◆ **Input data**
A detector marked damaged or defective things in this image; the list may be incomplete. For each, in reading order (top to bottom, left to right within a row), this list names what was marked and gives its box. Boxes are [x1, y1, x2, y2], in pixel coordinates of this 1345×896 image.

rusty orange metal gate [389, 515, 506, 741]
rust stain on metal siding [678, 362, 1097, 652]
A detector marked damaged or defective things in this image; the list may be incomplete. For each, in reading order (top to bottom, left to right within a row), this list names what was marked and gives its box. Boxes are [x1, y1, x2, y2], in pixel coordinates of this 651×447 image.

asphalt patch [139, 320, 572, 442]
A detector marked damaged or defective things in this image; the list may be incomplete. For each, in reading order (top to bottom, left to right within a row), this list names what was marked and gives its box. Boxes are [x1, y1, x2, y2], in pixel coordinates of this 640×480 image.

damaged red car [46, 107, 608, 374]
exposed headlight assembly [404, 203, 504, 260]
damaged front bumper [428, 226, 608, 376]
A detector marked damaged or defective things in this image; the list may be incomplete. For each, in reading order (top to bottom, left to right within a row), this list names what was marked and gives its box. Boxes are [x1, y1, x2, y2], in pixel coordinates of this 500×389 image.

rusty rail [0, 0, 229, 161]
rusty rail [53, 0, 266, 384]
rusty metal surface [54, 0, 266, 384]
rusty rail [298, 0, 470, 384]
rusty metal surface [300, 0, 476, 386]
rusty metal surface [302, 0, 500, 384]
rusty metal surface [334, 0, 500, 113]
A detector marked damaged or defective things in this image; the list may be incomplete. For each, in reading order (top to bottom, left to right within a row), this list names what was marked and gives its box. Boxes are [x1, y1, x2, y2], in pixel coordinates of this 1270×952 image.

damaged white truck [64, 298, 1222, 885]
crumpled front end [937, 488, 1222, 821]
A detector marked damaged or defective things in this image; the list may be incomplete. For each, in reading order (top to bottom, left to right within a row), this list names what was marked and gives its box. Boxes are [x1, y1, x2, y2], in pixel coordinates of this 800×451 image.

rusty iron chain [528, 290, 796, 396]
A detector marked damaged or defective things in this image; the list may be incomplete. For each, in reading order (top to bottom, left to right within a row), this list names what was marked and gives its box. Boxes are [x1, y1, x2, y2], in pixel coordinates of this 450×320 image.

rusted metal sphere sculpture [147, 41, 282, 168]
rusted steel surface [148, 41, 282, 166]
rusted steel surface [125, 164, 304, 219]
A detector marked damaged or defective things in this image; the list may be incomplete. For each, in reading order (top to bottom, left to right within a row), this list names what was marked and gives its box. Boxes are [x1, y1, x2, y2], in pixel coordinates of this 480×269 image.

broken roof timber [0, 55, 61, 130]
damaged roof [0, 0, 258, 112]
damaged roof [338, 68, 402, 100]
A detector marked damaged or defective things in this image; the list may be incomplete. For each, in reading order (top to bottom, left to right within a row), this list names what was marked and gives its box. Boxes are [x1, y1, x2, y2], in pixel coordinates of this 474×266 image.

◆ **Problem**
Give the data again exactly, line for line.

◆ **Task solution**
A detector marked damaged or defective things in this image; the list may be incomplete. For each, in reading order (top to bottom, left to right within a row), this list names what was marked and gives its box. Boxes are [x1, y1, x2, y2], in pixel coordinates of this 1345×896 image.

rusty orange metal gate [389, 515, 506, 741]
rust stain on metal siding [678, 362, 1097, 652]
A detector marked damaged or defective things in this image; the list may be incomplete. For each, in reading order (top to bottom, left to right within a row), this list names what was marked and gives its box. Boxes are [x1, y1, x2, y2], in pixel coordinates of this 651×447 image.

asphalt patch [139, 320, 572, 442]
A detector marked damaged or defective things in this image; the list may be incomplete. For each, in reading order (top to bottom, left to right within a row), this list names what was marked and gives its box. Boxes are [x1, y1, x2, y2], in pixel coordinates of this 640×480 image.

damaged red car [46, 107, 608, 374]
exposed headlight assembly [404, 203, 504, 260]
damaged front bumper [428, 226, 608, 376]
A detector marked damaged or defective things in this image; the list may be incomplete. For each, in reading order (top to bottom, left to right within a row), this list names what was marked and gives its box. Boxes are [x1, y1, x2, y2], in pixel coordinates of this 500×389 image.

rusty rail [0, 0, 229, 161]
rusty rail [53, 0, 266, 384]
rusty metal surface [54, 0, 266, 384]
rusty rail [298, 0, 470, 384]
rusty metal surface [300, 0, 476, 386]
rusty metal surface [302, 0, 500, 384]
rusty metal surface [334, 0, 500, 113]
A detector marked damaged or defective things in this image; the list may be incomplete. For each, in reading order (top to bottom, left to right within a row), this list names what was marked and gives its box. Boxes are [x1, y1, x2, y2], in pixel coordinates of this 1270×952 image.

damaged white truck [64, 298, 1222, 885]
crumpled front end [937, 488, 1222, 821]
A detector marked damaged or defective things in this image; the list may be incomplete. For each, in reading order (top to bottom, left to right within a row), this list names what was marked and gives its box. Boxes are [x1, y1, x2, y2], in pixel coordinates of this 800×451 image.

rusty iron chain [528, 290, 796, 396]
A detector marked damaged or defective things in this image; the list may be incomplete. For each, in reading order (top to bottom, left to right within a row), this list names what was marked and gives its box. Boxes are [x1, y1, x2, y2], in pixel coordinates of this 450×320 image.

rusted metal sphere sculpture [147, 41, 282, 168]
rusted steel surface [148, 41, 282, 166]
rusted steel surface [125, 164, 304, 219]
A detector marked damaged or defective things in this image; the list may be incomplete. For each, in reading order (top to bottom, left to right within a row), this list names what was marked and gives its box. Boxes are [x1, y1, x2, y2], in pixel coordinates of this 480×269 image.

broken roof timber [0, 55, 61, 130]
damaged roof [0, 0, 258, 112]
damaged roof [338, 68, 402, 100]
A detector marked damaged or defective things in this image; the list may be incomplete. For each, in reading order (top to bottom, left to right within a row), this list names what was marked and gives its box. Boxes are [x1, y1, x2, y2], in pixel coordinates of this 474×266 image.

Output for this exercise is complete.